The FCC is to vote at its March 22 agenda meeting on an item addressing proper regulatory treatment for access to the Internet using wireless networks. That item is one of 13 set for a vote. The FCC is to take up almost 180 requests for waiver or review, or both, of USAC decisions on USF funding, and an amendment of Part 101 of Commission antenna requirements for the 10.7--11.7 GHz band. The FCC will consider its congressionally required report on competition in satellite communications, it said. The Satellite Industry Association has pressed the Commission to treat other platforms as competing with satellite. The FCC shouldn’t leave in the final document market distinctions listed in the notice of inquiry lest they give Congress a distorted view, SIA said. An order on the ABC-Citadel merger and another on FM digital broadcasting also are set for votes at meeting. The Commission will take up 2 other media items. One deals with exclusive contracts for video service providers in multiple dwelling units. The other evaluates about 200 applications to build new or modified noncommercial educational FM stations.

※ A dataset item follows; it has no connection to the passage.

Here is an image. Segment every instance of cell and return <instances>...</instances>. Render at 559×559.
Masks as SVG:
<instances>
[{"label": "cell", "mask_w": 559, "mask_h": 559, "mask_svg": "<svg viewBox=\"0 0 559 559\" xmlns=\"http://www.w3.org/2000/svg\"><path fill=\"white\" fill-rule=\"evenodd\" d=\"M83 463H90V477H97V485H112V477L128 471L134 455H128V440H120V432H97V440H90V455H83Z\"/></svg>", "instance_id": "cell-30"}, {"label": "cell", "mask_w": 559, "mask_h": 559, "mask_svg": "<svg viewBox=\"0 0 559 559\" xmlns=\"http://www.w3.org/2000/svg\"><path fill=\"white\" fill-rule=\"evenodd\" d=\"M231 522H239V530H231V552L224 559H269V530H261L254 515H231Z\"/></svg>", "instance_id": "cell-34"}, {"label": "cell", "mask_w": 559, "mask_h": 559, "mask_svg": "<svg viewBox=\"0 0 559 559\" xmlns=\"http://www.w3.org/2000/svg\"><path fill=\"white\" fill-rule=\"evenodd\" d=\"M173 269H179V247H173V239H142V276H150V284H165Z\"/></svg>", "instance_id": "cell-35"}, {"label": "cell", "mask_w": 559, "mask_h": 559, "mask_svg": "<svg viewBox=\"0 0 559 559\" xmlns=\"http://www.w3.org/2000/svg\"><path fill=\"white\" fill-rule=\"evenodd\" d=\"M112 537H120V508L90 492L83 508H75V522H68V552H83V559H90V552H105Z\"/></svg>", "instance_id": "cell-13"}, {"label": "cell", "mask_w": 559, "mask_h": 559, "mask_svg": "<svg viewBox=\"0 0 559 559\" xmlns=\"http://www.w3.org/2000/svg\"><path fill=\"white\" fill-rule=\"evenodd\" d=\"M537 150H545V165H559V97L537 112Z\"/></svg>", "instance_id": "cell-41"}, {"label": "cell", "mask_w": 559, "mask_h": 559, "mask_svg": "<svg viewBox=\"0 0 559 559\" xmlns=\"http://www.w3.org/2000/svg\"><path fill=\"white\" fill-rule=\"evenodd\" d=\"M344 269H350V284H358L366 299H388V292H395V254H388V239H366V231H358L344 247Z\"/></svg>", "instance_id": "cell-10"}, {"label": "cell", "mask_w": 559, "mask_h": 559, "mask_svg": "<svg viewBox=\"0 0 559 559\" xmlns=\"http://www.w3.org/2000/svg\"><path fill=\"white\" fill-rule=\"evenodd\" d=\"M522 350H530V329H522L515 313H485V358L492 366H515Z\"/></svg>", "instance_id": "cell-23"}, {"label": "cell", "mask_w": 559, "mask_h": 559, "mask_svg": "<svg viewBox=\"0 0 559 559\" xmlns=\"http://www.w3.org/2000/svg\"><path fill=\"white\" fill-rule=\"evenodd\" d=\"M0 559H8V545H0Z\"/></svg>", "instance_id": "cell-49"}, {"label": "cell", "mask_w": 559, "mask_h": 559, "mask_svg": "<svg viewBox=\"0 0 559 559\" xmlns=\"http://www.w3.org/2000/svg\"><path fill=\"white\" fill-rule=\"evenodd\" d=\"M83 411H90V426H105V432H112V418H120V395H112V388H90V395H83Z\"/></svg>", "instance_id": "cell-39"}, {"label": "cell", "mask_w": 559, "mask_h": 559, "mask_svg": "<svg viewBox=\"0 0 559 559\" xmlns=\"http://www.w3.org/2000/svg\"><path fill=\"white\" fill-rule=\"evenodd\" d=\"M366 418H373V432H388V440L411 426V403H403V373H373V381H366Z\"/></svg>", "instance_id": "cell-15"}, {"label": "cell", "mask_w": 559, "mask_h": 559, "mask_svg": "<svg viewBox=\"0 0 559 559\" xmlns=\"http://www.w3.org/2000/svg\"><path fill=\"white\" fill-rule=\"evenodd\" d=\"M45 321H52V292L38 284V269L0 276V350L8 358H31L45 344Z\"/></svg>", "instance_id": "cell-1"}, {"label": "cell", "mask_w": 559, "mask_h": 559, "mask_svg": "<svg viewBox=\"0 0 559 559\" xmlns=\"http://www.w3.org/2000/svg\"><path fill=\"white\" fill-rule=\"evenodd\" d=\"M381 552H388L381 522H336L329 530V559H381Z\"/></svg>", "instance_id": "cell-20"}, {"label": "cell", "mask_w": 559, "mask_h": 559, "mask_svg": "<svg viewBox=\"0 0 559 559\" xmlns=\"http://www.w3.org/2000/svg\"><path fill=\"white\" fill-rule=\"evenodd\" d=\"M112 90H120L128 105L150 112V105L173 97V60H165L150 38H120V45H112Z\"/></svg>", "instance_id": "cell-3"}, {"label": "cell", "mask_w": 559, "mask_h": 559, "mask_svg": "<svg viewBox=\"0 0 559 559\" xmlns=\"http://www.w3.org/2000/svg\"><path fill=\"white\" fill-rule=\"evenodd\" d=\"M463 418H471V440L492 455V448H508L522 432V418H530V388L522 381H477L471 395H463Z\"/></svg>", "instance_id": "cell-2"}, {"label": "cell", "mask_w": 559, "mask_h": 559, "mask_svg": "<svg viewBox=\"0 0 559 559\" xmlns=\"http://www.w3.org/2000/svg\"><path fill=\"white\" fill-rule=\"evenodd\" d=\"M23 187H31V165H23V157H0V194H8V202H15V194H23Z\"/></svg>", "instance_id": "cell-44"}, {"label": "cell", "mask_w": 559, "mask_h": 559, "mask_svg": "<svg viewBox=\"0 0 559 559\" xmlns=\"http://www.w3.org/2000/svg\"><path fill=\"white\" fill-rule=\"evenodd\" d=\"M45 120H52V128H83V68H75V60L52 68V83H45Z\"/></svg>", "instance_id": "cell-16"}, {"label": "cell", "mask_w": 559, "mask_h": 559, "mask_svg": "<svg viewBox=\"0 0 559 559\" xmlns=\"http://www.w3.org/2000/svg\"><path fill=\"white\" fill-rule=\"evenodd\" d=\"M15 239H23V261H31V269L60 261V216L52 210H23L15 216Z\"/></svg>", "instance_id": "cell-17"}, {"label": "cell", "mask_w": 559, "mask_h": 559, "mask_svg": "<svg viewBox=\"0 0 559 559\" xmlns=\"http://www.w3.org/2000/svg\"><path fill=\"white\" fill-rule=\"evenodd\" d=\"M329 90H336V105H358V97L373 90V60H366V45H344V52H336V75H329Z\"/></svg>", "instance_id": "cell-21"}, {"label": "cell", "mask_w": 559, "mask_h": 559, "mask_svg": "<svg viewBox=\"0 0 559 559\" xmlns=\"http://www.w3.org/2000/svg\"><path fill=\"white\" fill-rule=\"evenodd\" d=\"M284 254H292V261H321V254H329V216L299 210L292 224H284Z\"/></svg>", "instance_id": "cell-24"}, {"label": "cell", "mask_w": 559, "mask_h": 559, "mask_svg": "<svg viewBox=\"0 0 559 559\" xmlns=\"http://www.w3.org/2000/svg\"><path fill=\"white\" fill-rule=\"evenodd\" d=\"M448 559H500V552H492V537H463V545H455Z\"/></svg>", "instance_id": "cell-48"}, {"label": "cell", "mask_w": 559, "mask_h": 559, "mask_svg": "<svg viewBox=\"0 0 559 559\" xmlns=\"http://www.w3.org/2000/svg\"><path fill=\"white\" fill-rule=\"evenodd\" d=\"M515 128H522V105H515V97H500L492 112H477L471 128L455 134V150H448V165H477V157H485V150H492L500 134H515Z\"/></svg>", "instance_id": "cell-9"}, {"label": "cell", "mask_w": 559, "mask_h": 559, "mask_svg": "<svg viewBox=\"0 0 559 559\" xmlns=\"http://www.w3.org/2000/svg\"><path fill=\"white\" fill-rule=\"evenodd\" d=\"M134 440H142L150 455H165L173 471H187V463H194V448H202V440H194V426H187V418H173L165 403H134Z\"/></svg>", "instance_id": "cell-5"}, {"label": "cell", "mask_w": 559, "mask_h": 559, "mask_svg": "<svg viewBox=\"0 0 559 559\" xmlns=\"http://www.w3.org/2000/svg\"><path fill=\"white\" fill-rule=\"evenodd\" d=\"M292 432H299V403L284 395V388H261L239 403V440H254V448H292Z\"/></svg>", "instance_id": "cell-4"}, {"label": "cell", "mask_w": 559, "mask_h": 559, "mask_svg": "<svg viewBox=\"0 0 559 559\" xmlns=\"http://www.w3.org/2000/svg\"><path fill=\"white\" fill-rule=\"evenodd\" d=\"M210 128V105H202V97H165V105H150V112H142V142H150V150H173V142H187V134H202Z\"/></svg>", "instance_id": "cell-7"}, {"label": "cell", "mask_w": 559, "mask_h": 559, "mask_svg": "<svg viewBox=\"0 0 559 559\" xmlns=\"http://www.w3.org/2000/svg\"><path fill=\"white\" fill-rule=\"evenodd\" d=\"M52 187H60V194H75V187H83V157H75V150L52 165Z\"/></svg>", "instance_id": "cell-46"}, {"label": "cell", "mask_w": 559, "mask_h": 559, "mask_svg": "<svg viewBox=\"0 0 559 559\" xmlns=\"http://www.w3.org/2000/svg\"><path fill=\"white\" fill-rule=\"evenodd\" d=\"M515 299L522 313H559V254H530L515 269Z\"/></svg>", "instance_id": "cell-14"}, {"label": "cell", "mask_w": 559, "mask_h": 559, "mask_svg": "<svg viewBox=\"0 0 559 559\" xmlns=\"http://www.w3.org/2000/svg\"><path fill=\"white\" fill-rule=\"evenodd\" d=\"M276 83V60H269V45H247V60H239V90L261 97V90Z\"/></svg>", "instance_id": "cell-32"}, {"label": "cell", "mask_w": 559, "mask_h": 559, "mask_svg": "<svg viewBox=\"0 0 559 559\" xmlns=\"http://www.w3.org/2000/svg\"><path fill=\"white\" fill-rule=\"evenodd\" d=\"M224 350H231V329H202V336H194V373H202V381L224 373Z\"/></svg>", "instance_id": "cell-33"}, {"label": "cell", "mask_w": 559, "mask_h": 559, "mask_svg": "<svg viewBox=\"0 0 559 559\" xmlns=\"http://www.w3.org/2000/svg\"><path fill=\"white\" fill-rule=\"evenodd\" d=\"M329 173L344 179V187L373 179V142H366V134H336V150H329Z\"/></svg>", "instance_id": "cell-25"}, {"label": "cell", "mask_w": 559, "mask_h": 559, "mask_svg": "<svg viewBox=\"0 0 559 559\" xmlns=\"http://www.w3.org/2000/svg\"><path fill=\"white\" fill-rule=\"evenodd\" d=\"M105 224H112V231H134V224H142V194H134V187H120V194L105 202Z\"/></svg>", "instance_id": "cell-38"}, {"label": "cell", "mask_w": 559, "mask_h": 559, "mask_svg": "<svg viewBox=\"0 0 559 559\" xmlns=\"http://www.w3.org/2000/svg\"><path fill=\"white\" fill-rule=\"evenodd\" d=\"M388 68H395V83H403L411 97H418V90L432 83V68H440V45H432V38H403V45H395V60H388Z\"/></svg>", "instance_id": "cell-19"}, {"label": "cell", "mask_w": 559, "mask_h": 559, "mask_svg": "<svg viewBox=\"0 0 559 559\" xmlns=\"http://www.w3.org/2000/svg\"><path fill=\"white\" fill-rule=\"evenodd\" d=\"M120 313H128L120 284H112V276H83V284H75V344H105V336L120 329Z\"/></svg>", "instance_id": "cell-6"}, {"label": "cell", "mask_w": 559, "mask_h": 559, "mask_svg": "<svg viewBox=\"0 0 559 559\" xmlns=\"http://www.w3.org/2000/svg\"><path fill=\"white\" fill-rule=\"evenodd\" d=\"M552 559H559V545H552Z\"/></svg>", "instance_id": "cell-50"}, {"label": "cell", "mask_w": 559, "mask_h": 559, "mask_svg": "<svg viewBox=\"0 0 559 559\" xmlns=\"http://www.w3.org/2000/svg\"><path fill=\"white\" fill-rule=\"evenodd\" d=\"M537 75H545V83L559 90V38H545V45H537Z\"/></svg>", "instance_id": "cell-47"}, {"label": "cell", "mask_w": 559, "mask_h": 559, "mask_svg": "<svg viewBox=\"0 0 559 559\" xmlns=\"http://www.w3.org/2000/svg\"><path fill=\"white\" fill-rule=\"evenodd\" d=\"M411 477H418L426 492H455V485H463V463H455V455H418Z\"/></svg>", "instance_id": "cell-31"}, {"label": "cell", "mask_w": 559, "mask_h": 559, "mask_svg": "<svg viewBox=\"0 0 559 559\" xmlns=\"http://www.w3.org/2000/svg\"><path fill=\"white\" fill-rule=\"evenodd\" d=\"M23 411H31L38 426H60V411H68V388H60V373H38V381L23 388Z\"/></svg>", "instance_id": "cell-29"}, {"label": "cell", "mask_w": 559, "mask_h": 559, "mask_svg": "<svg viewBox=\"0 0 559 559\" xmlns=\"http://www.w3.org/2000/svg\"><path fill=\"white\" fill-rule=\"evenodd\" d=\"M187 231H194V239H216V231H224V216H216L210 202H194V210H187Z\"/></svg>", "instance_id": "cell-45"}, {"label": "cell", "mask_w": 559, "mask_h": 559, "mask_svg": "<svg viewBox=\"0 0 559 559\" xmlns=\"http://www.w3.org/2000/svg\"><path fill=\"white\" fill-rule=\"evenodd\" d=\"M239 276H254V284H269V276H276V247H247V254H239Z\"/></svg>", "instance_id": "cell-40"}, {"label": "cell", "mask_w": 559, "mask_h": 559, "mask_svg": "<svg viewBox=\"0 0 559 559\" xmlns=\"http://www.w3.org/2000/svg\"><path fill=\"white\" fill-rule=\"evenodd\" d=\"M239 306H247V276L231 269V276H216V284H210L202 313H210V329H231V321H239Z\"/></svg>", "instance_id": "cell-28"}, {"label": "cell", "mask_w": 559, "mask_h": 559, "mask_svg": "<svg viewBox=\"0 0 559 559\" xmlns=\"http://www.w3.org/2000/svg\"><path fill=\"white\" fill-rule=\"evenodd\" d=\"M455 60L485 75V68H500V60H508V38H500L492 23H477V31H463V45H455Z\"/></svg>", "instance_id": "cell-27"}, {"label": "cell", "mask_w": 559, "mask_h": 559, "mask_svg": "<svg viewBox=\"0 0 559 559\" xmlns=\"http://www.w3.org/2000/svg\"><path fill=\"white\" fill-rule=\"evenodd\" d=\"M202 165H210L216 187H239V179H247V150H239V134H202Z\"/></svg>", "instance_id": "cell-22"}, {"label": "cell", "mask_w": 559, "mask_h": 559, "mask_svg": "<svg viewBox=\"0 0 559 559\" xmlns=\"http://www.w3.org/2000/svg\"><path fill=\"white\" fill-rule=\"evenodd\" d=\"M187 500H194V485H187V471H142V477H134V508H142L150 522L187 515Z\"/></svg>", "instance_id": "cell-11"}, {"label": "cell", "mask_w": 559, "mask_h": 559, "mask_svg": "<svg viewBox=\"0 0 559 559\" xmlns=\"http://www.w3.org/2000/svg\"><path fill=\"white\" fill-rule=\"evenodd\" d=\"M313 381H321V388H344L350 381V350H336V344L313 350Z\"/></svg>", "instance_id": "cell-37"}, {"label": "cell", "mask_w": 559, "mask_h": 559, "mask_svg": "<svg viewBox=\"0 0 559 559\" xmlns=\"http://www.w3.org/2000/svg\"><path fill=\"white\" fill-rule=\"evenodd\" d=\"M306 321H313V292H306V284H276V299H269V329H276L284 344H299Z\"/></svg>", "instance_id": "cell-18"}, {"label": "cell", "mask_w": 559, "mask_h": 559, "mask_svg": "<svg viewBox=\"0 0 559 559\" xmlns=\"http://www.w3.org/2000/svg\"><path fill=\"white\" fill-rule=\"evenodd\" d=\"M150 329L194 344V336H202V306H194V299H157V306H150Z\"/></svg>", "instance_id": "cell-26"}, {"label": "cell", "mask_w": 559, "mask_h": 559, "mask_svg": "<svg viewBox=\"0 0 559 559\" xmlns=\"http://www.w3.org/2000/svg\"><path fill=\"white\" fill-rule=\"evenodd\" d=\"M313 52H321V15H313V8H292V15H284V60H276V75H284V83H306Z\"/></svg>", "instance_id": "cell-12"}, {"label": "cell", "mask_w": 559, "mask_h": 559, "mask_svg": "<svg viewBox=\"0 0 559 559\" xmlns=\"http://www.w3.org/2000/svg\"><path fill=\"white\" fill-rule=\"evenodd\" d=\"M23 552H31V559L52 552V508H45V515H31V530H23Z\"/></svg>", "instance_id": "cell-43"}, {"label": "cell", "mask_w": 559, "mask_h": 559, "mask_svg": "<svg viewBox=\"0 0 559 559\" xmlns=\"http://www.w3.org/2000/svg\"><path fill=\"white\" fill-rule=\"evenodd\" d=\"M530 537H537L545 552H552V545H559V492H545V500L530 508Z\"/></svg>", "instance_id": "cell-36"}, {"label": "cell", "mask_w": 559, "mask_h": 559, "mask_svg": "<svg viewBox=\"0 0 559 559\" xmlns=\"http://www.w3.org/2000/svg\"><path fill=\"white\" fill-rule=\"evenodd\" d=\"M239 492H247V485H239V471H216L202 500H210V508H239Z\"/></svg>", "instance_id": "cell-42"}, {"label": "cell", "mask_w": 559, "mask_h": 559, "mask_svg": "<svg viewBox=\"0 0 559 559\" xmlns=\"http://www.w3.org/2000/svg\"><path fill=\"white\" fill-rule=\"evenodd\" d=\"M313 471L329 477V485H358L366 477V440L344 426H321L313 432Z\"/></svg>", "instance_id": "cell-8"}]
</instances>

“Congress must act to restore our global leadership in broadband networks,” Sen. Smith (R-Ore.) said Tues. in prepared remarks to the Fiber to the Home Council annual meeting. Internet services, not voice, fuel innovation, he said, urging Congress to pass a bill (S-711) he co-sponsored with Sens. Dorgan (D-N.D.) and Pryor (D-Ark.) to allow annual use of $500 million from the Universal Service Fund (USF) to extend rural broadband. Smith introduced the bill Feb. 28. Smith also supports S-234 to bolster wireless broadband and municipal investment in Wi-Fi networks. Smith said he and Sen. Kerry (D-Mass.) will introduce a bill to push broadband by providing credits for research, depreciation for broadband equipment and credits for deploying broadband services to charitable and local emergency response entities. The bill would require a Dept. of Treasury study of depreciability of fiber equipment used in telecom services, Smith said: “All of these tax incentives will be temporary in order to spur broadband deployment over the next few years.”
The Satellite Industry Assn. has been meeting with FCC aides to lobby for reverse auctions to be instituted for distributing universal service subsidies, according to several filings. The satellite industry has been paying into the Universal Service Fund, SIA Exec. Dir. David Cavossa said, but won’t be eligible to receive subsidies until the FCC declares broadband services eligible. If satellite operators ask for subsidies only for the customer dish and modem, the service could be less expensive than running cable, fiber or telephone lines to rural, remote areas, said Cavossa. SIA is proposing a pilot USF program to test its hypothesis in the market, Cavossa said.
Mass. consumers will benefit if the FCC shifts universal service contributions from a revenue base to phone numbers, a pro-numbers group said Fri., challenging predictions of harm to consumers by the Mass. Consumer Coalition and the Keep USF Fair Coalition (CD March 9 p10). Opponents used “incorrect data and ‘funny math,'” said the USF by the Numbers Coalition. The opposing group “exaggerates how high numbers- based assessments would be” and overstates what Mass. customers now contribute to USF, said USF by the Numbers, composed of AT&T, CTIA, NCTA, USTelecom, Verizon, VON Coalition, DSL.Net, GCI and IDT Corp.